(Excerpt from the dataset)
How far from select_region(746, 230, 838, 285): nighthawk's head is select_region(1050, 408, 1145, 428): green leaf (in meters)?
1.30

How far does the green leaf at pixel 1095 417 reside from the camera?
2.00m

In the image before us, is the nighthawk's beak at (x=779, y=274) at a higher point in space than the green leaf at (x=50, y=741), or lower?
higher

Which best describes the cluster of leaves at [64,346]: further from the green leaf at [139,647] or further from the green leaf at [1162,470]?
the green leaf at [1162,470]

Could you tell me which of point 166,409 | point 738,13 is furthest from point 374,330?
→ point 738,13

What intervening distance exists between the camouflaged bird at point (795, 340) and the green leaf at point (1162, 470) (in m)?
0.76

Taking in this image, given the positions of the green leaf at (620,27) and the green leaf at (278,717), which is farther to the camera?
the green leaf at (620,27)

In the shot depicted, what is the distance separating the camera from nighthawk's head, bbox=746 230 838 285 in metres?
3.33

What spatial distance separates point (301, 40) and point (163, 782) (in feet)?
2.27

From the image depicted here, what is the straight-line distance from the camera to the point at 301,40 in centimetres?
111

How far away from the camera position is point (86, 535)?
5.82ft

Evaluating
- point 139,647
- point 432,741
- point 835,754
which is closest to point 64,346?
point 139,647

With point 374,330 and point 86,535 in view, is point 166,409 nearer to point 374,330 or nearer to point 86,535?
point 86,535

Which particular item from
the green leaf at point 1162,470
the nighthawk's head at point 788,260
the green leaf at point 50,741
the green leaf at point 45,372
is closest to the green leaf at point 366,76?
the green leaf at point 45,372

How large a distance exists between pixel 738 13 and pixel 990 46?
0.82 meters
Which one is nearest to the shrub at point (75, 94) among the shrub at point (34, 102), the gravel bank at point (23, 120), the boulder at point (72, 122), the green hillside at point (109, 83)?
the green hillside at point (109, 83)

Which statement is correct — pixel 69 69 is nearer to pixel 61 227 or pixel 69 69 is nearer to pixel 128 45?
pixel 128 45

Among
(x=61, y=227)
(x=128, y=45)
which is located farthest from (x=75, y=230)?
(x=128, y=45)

**What you will do:** Please find each line in the rows above that contains the word "between" and copy those lines out.

**Response to this exercise:**
What intervening distance exists between the camouflaged bird at point (795, 340) and the green leaf at point (1162, 470) (in m)?
How large a distance exists between pixel 738 13 and pixel 990 46?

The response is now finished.